Each entry shows the two publication designations, the holding museums, a sample of the matched sequences (normalized transliteration; ⧸ separates sequences, | marks line breaks), and links to both CDLI records for verification.
VAT 04612 — Vorderasiatisches Museum, Berlin · SM 1904.04.001 — Harvard Museum of the Ancient Near East
VAT 02333 — Vorderasiatisches Museum, Berlin · Erm 14976 — State Hermitage, St. Petersburg
SM 1904.04.012 — Harvard Museum of the Ancient Near East · MRAH O.0649 — Royal Museums of Art & History, Brussels
AO 13320 — Louvre, Paris · Erm 14001 — State Hermitage, St. Petersburg
NMC 05406 — National Museum of Denmark, Copenhagen · BM 026952 — British Museum, London
AM 07 · Erm 14002 — State Hermitage, St. Petersburg
SM 1904.04.011 — Harvard Museum of the Ancient Near East · MRAH O.0647 — Royal Museums of Art & History, Brussels
AO 13320 — Louvre, Paris · SM 1904.07.002 — Harvard Museum of the Ancient Near East
SM 1904.07.002 — Harvard Museum of the Ancient Near East · Erm 14001 — State Hermitage, St. Petersburg
GMII — — Pushkin Museum, Moscow · YBC 03666 — Yale Babylonian Collection
Every transliteration was reduced to a normalized stream of sign tokens and indexed by overlapping four-token sequences. Sequences occurring on more than a dozen tablets — the standard formulae of administrative prose — were discarded; the rest were scored by rarity. Pairs already known to belong together (exemplars of the same composition, entries cross-referenced by CDLI, texts sharing a composite edition) were removed. As a control, the same comparison independently re-found 36 pairs that are cross-referenced in the catalogues, among them a duplicate recorded only in a 1984 collation note (Gomi, Orient 20: MCS 1, 54 // MCS 6, 10) — which is what convinced me the method finds real connections, not coincidences.

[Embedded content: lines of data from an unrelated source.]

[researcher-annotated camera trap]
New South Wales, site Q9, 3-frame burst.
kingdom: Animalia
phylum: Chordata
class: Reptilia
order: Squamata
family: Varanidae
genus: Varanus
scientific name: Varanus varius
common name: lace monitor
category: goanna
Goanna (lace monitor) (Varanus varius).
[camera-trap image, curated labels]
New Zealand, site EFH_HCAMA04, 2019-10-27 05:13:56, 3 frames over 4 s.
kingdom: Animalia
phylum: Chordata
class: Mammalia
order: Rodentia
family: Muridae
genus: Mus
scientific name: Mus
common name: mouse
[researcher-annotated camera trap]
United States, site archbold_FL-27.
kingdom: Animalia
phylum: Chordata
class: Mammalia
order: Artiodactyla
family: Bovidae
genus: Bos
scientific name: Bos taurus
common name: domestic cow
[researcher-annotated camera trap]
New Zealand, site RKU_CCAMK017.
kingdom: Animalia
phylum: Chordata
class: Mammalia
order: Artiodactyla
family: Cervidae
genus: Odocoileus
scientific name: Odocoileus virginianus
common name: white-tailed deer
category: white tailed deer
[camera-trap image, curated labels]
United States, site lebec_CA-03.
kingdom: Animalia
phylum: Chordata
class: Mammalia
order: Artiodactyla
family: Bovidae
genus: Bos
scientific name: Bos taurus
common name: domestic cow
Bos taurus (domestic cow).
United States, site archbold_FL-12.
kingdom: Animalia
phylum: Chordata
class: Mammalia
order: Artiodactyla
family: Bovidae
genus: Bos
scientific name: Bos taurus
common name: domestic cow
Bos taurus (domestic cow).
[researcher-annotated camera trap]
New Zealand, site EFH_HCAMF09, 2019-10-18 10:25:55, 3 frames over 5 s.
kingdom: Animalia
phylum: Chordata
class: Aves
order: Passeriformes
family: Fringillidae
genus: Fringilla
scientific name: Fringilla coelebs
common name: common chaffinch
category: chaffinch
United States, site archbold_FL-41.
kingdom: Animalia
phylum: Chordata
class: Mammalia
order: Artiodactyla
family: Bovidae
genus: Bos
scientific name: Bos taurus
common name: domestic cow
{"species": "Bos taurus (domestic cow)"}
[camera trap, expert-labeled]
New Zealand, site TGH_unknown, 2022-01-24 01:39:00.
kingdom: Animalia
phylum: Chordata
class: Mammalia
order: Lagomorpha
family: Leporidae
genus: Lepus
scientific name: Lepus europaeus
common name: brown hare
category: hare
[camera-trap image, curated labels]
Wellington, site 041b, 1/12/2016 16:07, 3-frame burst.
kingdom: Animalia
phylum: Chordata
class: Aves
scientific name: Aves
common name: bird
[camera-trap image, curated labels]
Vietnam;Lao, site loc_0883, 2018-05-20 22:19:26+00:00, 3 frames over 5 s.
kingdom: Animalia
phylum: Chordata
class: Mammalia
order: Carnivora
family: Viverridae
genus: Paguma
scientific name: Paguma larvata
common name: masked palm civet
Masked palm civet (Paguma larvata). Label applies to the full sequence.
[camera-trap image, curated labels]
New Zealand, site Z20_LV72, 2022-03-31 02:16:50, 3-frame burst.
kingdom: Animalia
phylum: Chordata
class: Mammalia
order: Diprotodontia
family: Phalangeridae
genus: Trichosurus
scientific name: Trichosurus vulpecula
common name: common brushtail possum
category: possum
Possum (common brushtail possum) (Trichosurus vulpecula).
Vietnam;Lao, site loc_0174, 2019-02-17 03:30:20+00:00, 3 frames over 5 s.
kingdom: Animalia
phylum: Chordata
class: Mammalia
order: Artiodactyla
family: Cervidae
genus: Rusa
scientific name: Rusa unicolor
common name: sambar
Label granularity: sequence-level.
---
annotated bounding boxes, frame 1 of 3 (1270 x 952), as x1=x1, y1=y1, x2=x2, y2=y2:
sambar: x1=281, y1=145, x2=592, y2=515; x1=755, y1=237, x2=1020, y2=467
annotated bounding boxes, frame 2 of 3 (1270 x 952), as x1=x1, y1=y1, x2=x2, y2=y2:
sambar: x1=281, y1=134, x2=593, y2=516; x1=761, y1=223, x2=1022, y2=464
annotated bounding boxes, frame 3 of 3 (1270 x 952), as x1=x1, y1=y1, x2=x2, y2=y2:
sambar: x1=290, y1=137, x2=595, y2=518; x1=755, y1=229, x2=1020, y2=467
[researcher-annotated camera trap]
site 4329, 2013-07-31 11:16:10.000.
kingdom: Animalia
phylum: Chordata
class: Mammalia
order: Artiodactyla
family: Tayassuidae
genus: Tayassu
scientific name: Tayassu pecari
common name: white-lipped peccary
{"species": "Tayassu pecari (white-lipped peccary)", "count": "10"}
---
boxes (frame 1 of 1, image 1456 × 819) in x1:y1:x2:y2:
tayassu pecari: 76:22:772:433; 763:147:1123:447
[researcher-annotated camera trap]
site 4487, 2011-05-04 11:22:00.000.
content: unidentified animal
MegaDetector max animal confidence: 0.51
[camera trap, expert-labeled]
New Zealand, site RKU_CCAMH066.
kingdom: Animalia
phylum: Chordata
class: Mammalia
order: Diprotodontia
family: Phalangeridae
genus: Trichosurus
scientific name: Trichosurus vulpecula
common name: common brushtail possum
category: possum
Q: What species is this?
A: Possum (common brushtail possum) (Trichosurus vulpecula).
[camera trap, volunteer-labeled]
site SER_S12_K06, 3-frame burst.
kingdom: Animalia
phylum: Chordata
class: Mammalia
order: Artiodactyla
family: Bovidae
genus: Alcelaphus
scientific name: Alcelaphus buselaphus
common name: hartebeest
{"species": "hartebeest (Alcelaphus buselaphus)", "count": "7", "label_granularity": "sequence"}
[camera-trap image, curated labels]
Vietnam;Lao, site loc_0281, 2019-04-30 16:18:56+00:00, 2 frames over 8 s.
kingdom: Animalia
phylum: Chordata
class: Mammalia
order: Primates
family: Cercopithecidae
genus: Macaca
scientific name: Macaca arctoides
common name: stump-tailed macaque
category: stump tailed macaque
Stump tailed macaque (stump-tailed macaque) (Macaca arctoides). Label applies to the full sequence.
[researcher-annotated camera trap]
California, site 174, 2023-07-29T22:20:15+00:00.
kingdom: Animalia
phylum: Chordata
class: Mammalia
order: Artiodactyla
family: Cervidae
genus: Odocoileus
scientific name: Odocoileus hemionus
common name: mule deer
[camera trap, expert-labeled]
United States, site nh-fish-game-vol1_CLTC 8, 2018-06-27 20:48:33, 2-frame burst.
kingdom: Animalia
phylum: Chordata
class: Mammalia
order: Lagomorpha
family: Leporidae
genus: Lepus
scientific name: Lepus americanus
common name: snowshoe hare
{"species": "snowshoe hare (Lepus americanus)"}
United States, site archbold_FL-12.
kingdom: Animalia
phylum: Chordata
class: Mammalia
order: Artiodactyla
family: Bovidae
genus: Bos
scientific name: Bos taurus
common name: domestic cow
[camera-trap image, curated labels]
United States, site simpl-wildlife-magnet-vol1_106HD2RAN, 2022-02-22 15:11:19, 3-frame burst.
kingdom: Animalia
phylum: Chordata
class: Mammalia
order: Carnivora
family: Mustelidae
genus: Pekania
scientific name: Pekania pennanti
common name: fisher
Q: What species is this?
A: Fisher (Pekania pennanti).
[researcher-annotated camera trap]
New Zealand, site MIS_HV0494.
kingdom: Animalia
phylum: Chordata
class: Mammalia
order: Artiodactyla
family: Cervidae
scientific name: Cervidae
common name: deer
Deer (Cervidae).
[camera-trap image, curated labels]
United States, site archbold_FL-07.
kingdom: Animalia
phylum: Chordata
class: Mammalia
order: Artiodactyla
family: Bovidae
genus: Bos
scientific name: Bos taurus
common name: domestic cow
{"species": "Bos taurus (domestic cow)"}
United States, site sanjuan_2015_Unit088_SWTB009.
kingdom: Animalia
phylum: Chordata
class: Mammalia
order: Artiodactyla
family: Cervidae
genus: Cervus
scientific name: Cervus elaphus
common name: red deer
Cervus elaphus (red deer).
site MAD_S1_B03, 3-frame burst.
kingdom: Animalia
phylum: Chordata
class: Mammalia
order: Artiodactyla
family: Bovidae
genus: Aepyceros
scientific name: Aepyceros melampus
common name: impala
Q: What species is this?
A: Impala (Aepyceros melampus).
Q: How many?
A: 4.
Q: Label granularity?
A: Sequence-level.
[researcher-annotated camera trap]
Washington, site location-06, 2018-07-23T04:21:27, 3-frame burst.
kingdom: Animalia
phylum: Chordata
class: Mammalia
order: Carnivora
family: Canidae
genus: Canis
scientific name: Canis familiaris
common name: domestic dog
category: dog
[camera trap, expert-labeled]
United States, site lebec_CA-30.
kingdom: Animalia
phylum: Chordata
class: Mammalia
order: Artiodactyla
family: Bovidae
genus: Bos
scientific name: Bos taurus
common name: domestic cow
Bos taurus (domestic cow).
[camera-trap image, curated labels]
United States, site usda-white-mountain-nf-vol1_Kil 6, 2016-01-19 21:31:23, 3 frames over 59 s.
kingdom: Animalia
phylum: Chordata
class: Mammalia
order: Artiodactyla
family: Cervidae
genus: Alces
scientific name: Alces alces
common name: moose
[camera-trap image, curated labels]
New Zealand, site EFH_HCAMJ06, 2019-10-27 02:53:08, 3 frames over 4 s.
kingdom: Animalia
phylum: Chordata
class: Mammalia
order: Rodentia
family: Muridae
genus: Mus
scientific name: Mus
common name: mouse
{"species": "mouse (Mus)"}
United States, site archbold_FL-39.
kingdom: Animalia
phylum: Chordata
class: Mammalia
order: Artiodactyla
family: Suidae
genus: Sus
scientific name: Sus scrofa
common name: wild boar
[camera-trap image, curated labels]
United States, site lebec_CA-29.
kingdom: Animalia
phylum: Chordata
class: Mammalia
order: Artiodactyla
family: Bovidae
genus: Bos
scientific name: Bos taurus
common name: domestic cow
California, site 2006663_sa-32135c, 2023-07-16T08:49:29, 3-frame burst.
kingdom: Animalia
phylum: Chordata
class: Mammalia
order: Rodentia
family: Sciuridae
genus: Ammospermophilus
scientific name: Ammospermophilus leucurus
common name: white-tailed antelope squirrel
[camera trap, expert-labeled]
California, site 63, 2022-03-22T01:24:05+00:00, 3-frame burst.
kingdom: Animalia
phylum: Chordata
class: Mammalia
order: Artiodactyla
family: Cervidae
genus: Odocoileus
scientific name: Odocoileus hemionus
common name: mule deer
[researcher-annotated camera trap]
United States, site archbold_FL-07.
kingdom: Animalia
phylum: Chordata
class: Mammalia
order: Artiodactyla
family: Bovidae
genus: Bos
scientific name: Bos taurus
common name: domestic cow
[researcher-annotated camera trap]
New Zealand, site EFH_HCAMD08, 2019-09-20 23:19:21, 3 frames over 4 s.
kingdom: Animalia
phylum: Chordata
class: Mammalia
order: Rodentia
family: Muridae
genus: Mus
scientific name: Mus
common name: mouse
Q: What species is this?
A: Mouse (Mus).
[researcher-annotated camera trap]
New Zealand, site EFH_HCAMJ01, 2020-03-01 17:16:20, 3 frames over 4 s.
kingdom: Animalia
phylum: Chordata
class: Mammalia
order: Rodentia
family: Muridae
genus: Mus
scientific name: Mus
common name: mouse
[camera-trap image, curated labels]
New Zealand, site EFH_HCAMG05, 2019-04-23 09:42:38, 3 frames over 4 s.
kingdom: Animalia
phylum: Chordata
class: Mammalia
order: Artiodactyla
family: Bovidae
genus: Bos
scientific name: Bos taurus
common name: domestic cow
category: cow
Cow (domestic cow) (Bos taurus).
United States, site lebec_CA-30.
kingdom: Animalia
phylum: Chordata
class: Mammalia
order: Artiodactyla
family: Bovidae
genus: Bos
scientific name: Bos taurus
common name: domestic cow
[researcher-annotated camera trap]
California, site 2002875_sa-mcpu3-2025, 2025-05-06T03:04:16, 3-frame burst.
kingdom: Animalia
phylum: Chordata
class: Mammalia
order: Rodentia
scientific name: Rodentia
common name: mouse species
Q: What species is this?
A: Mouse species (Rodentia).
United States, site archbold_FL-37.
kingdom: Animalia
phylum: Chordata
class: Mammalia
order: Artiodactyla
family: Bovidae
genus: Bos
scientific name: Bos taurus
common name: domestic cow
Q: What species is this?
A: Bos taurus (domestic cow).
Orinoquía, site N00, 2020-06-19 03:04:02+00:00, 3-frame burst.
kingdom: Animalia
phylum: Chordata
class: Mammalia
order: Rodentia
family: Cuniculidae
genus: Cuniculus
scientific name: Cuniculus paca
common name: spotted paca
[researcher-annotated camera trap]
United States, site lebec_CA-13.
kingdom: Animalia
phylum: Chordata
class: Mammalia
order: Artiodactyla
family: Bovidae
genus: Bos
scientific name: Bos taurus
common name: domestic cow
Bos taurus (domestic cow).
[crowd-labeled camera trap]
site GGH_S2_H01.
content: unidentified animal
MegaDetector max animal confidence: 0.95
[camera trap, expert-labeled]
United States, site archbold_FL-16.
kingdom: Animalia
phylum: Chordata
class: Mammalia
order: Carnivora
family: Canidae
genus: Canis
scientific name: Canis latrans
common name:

For each pair above: the CDLI records on both sides (no cross-references); the BDTNS records of all Ur III tablets involved (no cross-references, no remarks — though BDTNS's dates are what revealed the same-year, nearby-month pattern); Dahl's note on Ur III text duplicates (CDLB 2003:5), which covers the Umma and Drehem gaba-ri copies and none of these; and general literature searches, which turn up no publication citing both members of any pair. What I could not consult are the print commentaries — Selz's AWEL and FAOS 15 above all — so it is possible some of the ED IIIb links are noted there. If they are, I would genuinely like to know; if they are not, these connections appear to be unrecorded.
Shared rare text between two account tablets can mean three things: a true duplicate or ancient copy; two instalments of the same periodic account series, listing the same personnel in consecutive months; or two fragments of one original document. The dated Ur III pairs point clearly to the second — scattered pages of the same ledgers. For the undated ED IIIb cluster the question is open. All three readings would make these pairs worth recording; none of them is recorded today.